Однажды Лев Григорьевич посоветовал мне найти и начать играть юношеский концерт Бетховена (иногда его называют «нулевым»). И я открыла для себя подлинный шедевр: 27-минутный трехчастный концерт, созданный будущим великим композитором в 14-летнем возрасте. Позже я не раз находила подтверждение того, что это действительно малоизвестное сочинение: многие даже знаменитые дирижеры в России, Америке и Европе, которых я спрашивала, о нем не слышали. Сочинив концерт в юношеском возрасте, Бетховен потом уже не возвращался к этому произведению. Его ученик Хесс позже сделал оркестровку по пометкам, сделанным автором. Я играла этот замечательный классический концерт в Москве с Юрием Башметом и его оркестром, в Монреале с камерным оркестром под управлением покойного Юлия Туровского. Весной я буду его исполнять с известным дирижером Михаилом Юровским в Варшаве на Бетховенском фестивале, который проводят Кшиштоф и Эльжбета Пендерецкие. Не знаю, играл ли кто-нибудь этот концерт в последнее время. Существуют редкие записи, но он по-прежнему недооценен. А тем не менее, на мой взгляд, он не уступает некоторым концертам Моцарта.

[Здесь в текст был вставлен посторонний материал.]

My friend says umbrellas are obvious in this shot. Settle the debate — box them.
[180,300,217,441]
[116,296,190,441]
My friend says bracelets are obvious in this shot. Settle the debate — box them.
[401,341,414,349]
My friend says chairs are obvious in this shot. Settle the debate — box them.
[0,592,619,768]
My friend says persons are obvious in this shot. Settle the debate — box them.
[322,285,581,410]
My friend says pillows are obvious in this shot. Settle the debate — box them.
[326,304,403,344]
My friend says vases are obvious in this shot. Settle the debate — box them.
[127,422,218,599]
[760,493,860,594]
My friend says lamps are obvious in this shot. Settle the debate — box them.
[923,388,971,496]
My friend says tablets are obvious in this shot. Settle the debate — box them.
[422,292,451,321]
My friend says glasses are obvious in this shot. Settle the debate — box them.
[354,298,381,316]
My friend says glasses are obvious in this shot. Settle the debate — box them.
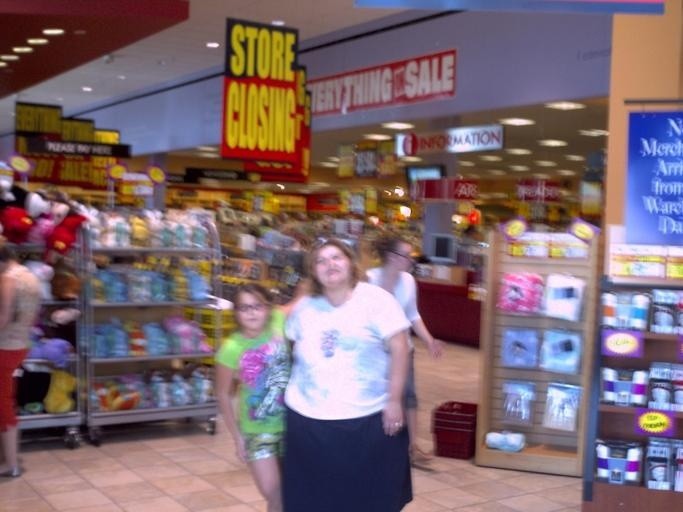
[388,248,414,263]
[230,303,266,311]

Вернемся к началу Вашего рассказа. Вы сказали, что занимались с отцом. Часто бывает, что, когда занимаешься с родителями, возникает внутренний протест. Знакомо ли Вам это чувство?

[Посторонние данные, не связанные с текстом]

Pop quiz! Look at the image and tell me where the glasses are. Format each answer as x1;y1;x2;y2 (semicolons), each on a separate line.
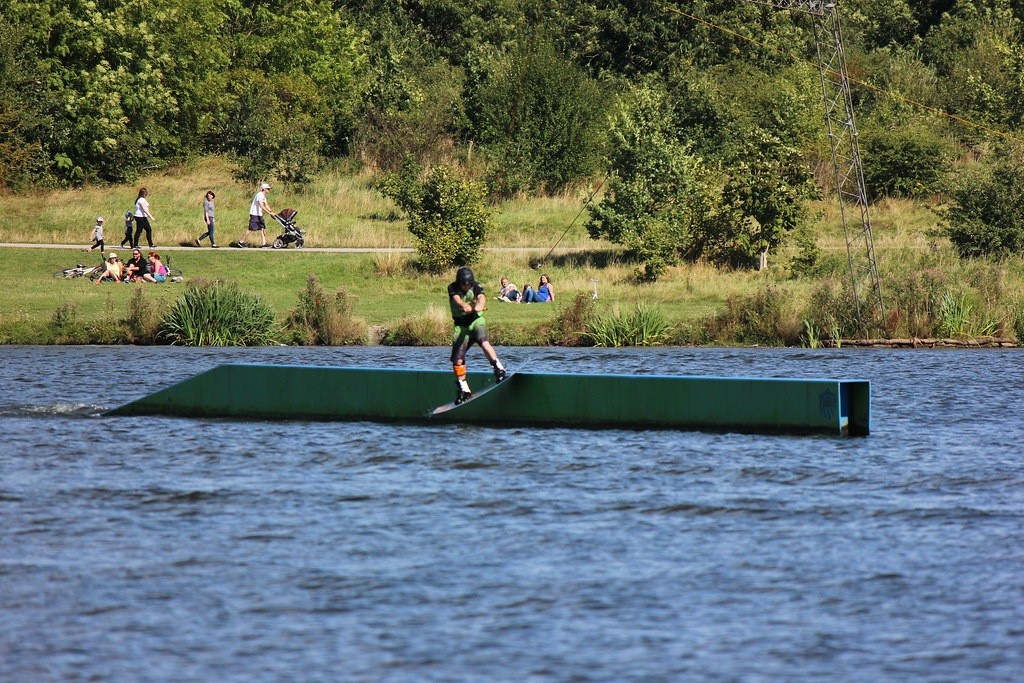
148;256;150;259
133;253;140;255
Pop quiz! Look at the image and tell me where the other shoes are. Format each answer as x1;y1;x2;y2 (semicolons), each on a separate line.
490;358;506;384
212;245;219;248
455;379;471;405
196;239;200;247
86;243;167;284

У меня весь этот протест вылился в то, что я отказывалась заниматься с моей бабушкой. Бабушка, как я говорила, была очень известным, беспредельно преданным своему делу педагогом, но я хотела, чтобы она была для меня просто бабушкой. А с отцом наоборот: у нас какая-то особенная внутренняя связь, в основе которой – музыка, фортепиано и все, что с этим связано. Я с детства занималась с ним, и мне всегда было очень комфортно. К сожалению, сейчас он редко приезжает на мои концерты, но, когда это происходит, я очень рада. Когда ему случается оказаться на моей репетиции, я знаю, что мы слышим одинаковыми ушами. Для меня очень важно его мнение, я всегда прошу, чтобы он послушал все мои записи, иногда даже до меня. Я очень самокритичный человек, мне всегда кажется, что можно было сделать по-другому, у нас даже бывают споры на эту тему. Но это – частности. Вообще же у нас одинаковый музыкальный вкус, обычно нам обоим нравятся одни и те же исполнения. Как-то у нас так сложилось, что проблемы, о которой Вы говорите, не было.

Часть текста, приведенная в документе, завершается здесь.